Komatsu Yoshihiro, Shibuya Hiroshi, Takeda Naoki, Ninomiya-Tsuji Jun, Yasui Teruhito, Miyado Kenji, Sekimoto Tomohisa, Ueno Naoto, Matsumoto Kunihiro, Yamada Gen
Center for Animal Resources and Development, Graduate School of Molecular and Genomic Pharmacy, Kumamoto University, Honjo 2-2-1, Kumamoto 860-0811, Japan.
Mech Dev. 2002 Dec;119(2):239-49. doi: 10.1016/s0925-4773(02)00391-x.

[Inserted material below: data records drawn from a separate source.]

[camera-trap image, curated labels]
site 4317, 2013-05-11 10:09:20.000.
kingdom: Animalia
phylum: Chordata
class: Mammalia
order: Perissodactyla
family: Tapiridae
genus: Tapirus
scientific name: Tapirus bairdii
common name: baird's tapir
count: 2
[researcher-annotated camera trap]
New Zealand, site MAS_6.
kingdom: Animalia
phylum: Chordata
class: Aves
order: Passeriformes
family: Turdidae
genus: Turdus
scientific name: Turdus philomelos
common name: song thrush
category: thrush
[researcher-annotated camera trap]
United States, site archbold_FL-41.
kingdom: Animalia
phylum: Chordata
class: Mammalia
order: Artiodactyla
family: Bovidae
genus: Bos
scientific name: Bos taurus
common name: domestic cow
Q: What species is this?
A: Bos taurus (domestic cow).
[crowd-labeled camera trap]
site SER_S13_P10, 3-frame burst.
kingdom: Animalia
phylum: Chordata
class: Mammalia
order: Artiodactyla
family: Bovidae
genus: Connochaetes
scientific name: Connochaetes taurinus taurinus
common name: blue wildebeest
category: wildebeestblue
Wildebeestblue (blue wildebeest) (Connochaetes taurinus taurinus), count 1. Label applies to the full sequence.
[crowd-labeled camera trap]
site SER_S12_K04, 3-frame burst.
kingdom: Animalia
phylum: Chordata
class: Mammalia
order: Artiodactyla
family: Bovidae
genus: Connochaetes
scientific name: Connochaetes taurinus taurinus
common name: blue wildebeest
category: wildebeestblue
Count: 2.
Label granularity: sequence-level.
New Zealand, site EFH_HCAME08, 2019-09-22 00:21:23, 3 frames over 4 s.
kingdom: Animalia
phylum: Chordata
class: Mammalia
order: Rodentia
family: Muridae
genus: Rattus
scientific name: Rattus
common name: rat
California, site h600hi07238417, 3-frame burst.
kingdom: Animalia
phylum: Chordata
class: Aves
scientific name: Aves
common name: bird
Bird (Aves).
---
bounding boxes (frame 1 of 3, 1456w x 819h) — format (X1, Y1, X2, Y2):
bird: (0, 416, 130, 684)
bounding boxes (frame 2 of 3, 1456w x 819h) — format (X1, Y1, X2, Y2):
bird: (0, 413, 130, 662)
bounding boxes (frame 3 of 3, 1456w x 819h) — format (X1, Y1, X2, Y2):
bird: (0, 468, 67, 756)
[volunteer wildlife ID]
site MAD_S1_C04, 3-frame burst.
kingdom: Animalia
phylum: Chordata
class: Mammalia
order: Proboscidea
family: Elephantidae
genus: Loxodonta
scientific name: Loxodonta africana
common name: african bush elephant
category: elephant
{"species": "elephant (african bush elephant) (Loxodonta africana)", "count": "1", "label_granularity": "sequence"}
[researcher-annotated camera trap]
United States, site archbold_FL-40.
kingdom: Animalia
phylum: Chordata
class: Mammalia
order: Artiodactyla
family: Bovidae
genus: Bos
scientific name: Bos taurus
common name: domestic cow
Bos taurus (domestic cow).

The transforming growth factor-beta (TGF-beta) superfamily consists of a group of secreted signaling molecules that perform important roles in the regulation of cell growth and differentiation. TGF-beta activated kinase-1 binding protein-1 (TAB1) was identified as a molecule that activates TGF-beta activated kinase-1 (TAK1). Recent studies have revealed that the TAB1-TAK1 interaction plays an important role in signal transduction in vitro, but little is known about the role of these molecules in vivo. To investigate the role of TAB1 during development, we cloned the murine Tab1 gene and disrupted it by homologous recombination. Homozygous Tab1 mutant mice died, exhibiting a bloated appearance with extensive edema and hemorrhage at the late stages of gestation. By histological examinations, it was revealed that mutant embryos exhibited cardiovascular and lung dysmorphogenesis. Tab1 mutant embryonic fibroblast cells displayed drastically reduced TAK1 kinase activities and decreased sensitivity to TGF-beta stimulation. These results indicate a possibility that TAB1 plays an important role in mammalian embryogenesis and is required for TAK1 activation in TGF-beta signaling.
转化生长因子-β(TGF-β)超家族由一组分泌型信号分子组成,这些分子在细胞生长和分化的调节中发挥着重要作用。TGF-β激活激酶-1结合蛋白-1(TAB1)被鉴定为一种激活TGF-β激活激酶-1(TAK1)的分子。最近的研究表明,TAB1-TAK1相互作用在体外信号转导中起重要作用,但关于这些分子在体内的作用知之甚少。为了研究TAB1在发育过程中的作用,我们克隆了小鼠Tab1基因并通过同源重组对其进行破坏。纯合Tab1突变小鼠死亡,在妊娠后期表现出肿胀外观,伴有广泛的水肿和出血。通过组织学检查发现,突变胚胎表现出心血管和肺部发育异常。Tab1突变胚胎成纤维细胞显示TAK1激酶活性大幅降低,对TGF-β刺激的敏感性降低。这些结果表明,TAB1在哺乳动物胚胎发生中起重要作用,并且是TGF-β信号通路中TAK1激活所必需的。